Thursday 15 July 2010

Table Comparison Signature

We've been working on a data archiving project to move old data from the production schema in one database into an archive schema in a different tablespace, on a remote server.

We copy data from a production table (let's call it PROD.FINANCE_TAB into a pre-existing table in an archive schema (e.g. ARCH.FINANCE_TAB).  The fact that they are in a different database is actually irrelevant to the problem at hand.

If  PROD.FINANCE_TAB were to change structure (due to an added column or a datatype change), the archive transaction may fail.  So we need to test whether the table structure is the same in both schemas.
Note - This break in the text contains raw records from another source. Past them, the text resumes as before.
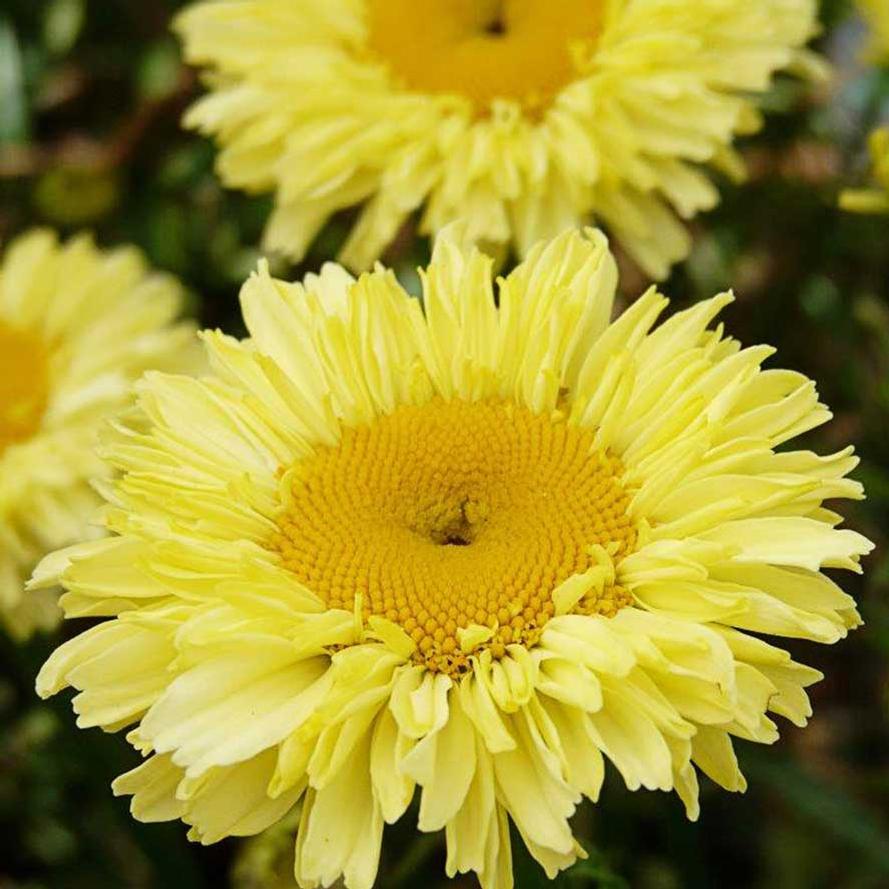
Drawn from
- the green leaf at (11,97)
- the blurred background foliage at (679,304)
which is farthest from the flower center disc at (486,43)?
the green leaf at (11,97)

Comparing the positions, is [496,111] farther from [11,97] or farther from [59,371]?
[11,97]

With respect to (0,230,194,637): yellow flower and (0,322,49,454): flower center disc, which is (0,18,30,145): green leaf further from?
(0,322,49,454): flower center disc

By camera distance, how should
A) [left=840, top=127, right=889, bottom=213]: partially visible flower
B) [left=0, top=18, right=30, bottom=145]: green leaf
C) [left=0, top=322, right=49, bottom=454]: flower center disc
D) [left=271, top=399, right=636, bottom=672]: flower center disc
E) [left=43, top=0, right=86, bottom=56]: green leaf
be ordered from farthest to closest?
1. [left=43, top=0, right=86, bottom=56]: green leaf
2. [left=0, top=18, right=30, bottom=145]: green leaf
3. [left=0, top=322, right=49, bottom=454]: flower center disc
4. [left=840, top=127, right=889, bottom=213]: partially visible flower
5. [left=271, top=399, right=636, bottom=672]: flower center disc

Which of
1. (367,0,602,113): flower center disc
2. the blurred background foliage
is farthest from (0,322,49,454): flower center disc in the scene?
(367,0,602,113): flower center disc

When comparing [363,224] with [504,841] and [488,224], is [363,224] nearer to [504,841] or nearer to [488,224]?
[488,224]

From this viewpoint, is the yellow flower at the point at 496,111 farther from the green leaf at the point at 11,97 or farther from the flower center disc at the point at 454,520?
the green leaf at the point at 11,97
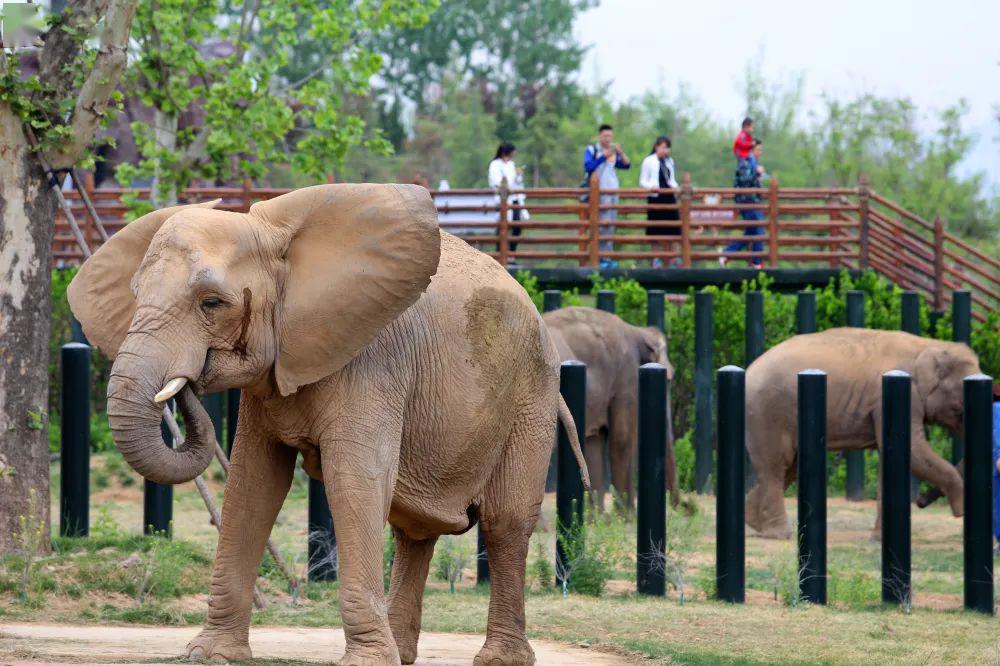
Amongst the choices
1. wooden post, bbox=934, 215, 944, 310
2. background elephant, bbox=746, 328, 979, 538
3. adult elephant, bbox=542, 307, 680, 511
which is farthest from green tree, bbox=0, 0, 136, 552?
wooden post, bbox=934, 215, 944, 310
I Googled to take a look at how people usually do this and the result isn't pretty.  It usually takes three separate queries: one to find tables with the same columns, but different datatypes or sizes and two others to find tables with extra or missing columns.
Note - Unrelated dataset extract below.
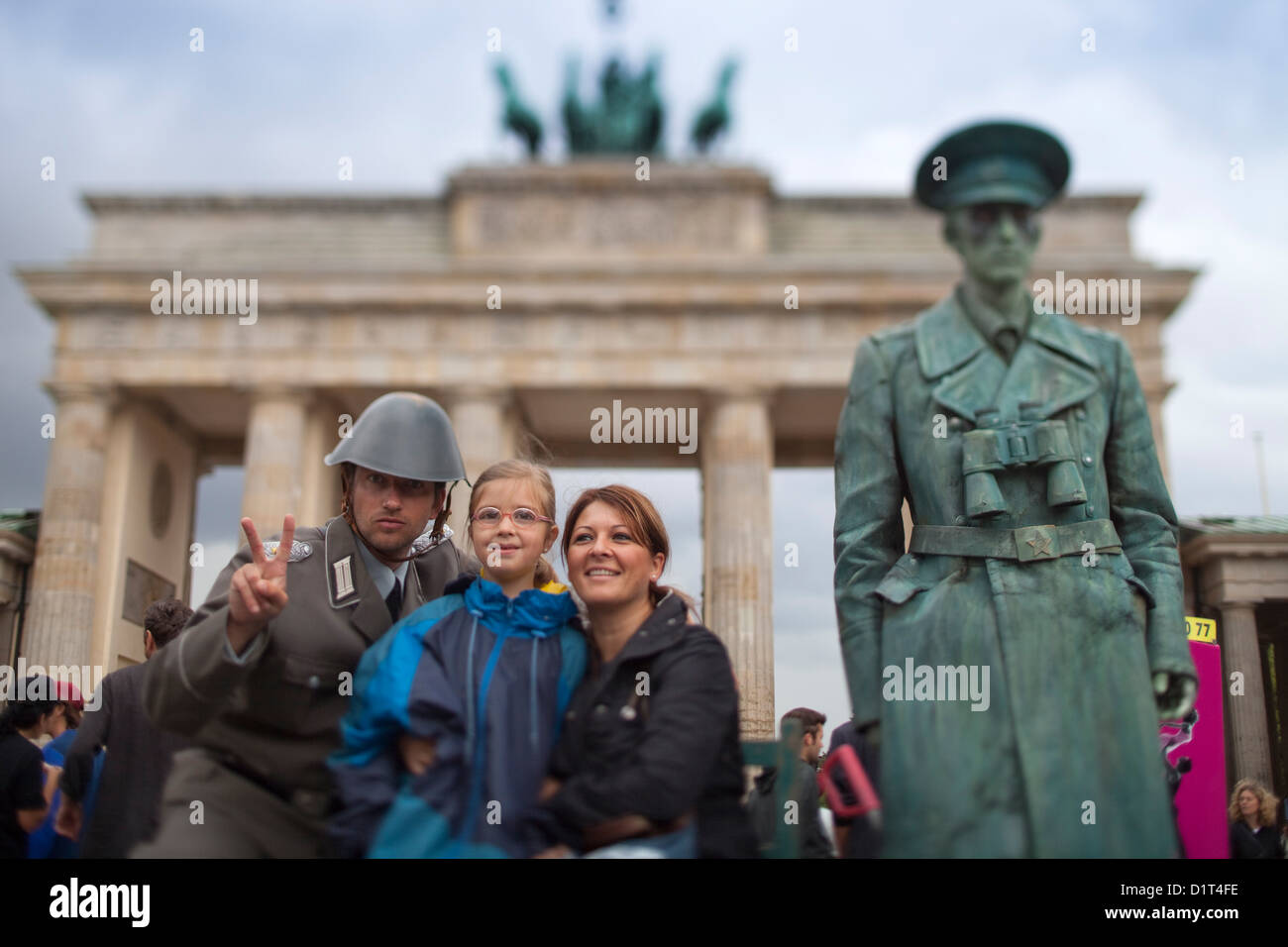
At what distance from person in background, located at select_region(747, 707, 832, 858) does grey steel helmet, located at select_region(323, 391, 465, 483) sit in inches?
61.6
This is cumbersome, but at least shows you what the differences are. In our case, though, we don't care what's different.  Just knowing that there is a difference is enough for us to stop processing the archive run and return control to the DBA.
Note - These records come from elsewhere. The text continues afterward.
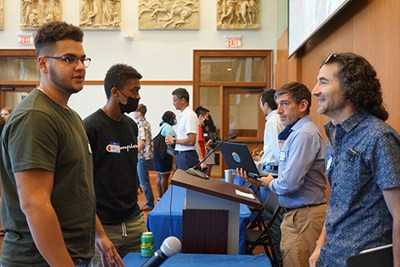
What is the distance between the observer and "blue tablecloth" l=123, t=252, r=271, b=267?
1.75 m

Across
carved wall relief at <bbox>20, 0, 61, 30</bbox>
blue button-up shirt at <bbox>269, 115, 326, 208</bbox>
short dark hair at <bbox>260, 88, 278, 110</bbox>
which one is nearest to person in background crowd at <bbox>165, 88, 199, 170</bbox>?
short dark hair at <bbox>260, 88, 278, 110</bbox>

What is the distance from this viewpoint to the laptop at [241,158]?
251cm

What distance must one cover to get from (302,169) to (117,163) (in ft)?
3.44

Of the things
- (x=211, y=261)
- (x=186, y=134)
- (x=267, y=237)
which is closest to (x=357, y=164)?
(x=211, y=261)

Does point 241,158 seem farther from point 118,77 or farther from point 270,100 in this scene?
point 270,100

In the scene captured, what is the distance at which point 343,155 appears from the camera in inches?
55.3

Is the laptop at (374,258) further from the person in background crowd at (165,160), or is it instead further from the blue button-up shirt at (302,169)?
the person in background crowd at (165,160)

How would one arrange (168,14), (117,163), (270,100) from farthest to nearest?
(168,14)
(270,100)
(117,163)

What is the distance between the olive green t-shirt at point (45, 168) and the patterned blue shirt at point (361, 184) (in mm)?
926

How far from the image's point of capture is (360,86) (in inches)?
55.1

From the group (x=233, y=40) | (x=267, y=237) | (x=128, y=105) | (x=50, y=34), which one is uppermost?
(x=233, y=40)

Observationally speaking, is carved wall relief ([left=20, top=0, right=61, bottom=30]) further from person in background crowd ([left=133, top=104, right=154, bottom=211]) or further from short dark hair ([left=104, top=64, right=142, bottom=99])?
short dark hair ([left=104, top=64, right=142, bottom=99])

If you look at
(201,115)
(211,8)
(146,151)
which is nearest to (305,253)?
(146,151)

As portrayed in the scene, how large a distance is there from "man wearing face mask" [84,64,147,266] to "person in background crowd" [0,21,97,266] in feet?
1.83
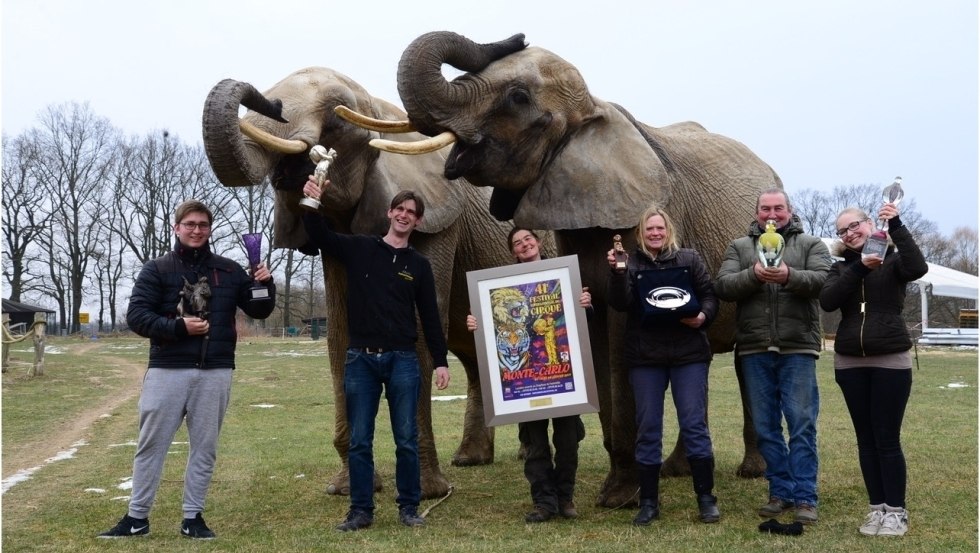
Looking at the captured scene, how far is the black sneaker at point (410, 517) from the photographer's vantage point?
6039 millimetres

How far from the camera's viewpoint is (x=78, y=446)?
37.1ft

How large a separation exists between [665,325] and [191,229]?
120 inches

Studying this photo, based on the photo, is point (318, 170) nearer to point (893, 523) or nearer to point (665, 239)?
point (665, 239)

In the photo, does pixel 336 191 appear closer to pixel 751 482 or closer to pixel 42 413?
pixel 751 482

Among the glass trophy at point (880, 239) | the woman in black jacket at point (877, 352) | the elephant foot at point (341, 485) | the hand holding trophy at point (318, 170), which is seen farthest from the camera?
the elephant foot at point (341, 485)

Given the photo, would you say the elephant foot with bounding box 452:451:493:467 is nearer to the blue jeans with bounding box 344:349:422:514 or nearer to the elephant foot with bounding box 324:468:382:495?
the elephant foot with bounding box 324:468:382:495

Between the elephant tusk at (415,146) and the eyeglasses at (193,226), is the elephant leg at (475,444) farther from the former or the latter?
the eyeglasses at (193,226)

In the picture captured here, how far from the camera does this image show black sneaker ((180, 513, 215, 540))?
572cm

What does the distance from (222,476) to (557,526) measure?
13.1ft

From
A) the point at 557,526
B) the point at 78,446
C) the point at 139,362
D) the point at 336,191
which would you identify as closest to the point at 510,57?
the point at 336,191

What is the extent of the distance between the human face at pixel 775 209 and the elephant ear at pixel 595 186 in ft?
2.54

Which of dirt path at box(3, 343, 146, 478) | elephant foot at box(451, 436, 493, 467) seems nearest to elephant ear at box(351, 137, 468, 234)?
elephant foot at box(451, 436, 493, 467)

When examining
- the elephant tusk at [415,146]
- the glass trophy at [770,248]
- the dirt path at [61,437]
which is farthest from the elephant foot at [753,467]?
the dirt path at [61,437]

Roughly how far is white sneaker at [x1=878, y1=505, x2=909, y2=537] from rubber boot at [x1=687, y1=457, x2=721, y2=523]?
0.98m
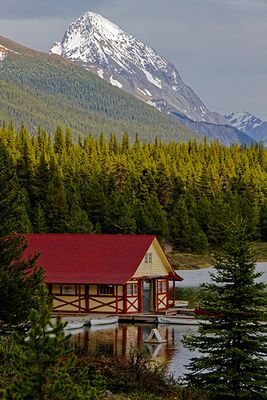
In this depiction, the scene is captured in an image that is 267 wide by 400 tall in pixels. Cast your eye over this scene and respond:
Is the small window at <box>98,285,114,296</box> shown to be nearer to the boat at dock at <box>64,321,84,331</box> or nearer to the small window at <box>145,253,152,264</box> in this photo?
the small window at <box>145,253,152,264</box>

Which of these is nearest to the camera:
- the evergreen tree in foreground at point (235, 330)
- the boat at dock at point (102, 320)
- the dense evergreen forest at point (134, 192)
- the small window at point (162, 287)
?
the evergreen tree in foreground at point (235, 330)

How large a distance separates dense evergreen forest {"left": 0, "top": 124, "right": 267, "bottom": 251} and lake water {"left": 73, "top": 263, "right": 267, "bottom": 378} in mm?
50799

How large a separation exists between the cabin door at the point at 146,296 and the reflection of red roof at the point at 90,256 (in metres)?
2.60

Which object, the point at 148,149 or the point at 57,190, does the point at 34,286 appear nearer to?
the point at 57,190

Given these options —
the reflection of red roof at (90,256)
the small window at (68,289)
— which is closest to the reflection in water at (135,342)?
the reflection of red roof at (90,256)

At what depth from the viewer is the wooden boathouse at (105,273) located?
6219cm

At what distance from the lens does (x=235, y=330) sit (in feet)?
92.4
So we came up with the following query which builds a quasi-hash value for the table structure:
select sum(
          ora_hash(COLUMN_NAME||
                   DATA_TYPE||
                   to_char(NVL(DATA_LENGTH,0))||
                   to_char(NVL(DATA_SCALE,0))||
                   to_char(NVL(DATA_PRECISION,0))
                  )
          ) t_hash
from all_tab_columns
where table_name = '&table_name'
and owner = '&owner';
           t_signature
----------------------
          141887801613
This signature is unique to the table structure.  It returns a different value if a column is added or dropped, or if its datatype, size or scale changes.

We based a function on the query which we could execute for each archive table in both PROD and ARCHIVE schema.  If the signatures matched, we could be confident that the table structure had not changed.